LPS induced enhanced airway constriction and AA release in BALF of CF compared to littermate mice. This was accompanied by increased levels of PGE2, but not those of leukotrienes. However, airway neutrophil influx and MIP-2 production remained similar in both mouse strains. The cPLA2α inhibitor arachidonyl trifluoro-methyl-ketone (ATK), but not aspirin which inhibit PGE2 synthesis, reduced LPS-induced airway constriction. LPS induced lower airway constriction and PGE2 production in cPLA2α -/- mice compared to corresponding littermates. Neither aspirin nor ATK interfered with LPS-induced airway neutrophil influx or MIP-2 production.

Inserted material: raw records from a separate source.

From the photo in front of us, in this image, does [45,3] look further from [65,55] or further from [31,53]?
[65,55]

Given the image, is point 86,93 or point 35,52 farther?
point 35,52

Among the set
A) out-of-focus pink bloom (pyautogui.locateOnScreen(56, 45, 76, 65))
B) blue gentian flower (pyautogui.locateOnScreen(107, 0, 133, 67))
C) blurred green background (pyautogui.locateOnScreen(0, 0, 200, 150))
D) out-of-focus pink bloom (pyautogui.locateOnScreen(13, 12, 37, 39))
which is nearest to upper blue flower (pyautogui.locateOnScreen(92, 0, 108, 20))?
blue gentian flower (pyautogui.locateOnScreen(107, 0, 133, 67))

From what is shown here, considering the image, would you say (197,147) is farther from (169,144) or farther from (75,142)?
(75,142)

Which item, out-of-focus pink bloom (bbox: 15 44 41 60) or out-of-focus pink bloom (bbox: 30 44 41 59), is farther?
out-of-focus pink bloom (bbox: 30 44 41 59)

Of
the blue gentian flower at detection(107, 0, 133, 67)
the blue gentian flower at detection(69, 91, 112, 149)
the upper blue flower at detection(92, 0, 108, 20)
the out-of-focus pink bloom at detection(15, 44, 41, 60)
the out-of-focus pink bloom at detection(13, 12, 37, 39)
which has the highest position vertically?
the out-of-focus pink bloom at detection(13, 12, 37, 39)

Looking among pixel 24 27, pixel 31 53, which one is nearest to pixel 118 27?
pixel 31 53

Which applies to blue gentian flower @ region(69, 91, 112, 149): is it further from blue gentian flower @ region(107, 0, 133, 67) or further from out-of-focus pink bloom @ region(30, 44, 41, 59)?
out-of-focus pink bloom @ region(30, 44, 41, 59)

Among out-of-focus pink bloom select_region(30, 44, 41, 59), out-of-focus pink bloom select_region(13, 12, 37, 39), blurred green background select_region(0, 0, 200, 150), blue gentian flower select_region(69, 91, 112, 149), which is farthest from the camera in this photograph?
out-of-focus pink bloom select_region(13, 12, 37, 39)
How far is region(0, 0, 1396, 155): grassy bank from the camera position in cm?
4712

CF mice develop enhanced airway constriction through a cPLA2α-dependent mechanism. Airway inflammation is dissociated from airway constriction in this model. cPLA2α may represent a suitable target for therapeutic intervention in CF. Attenuation of airway constriction by cPLA2α inhibitors may help to ameliorate the clinical status of CF patients.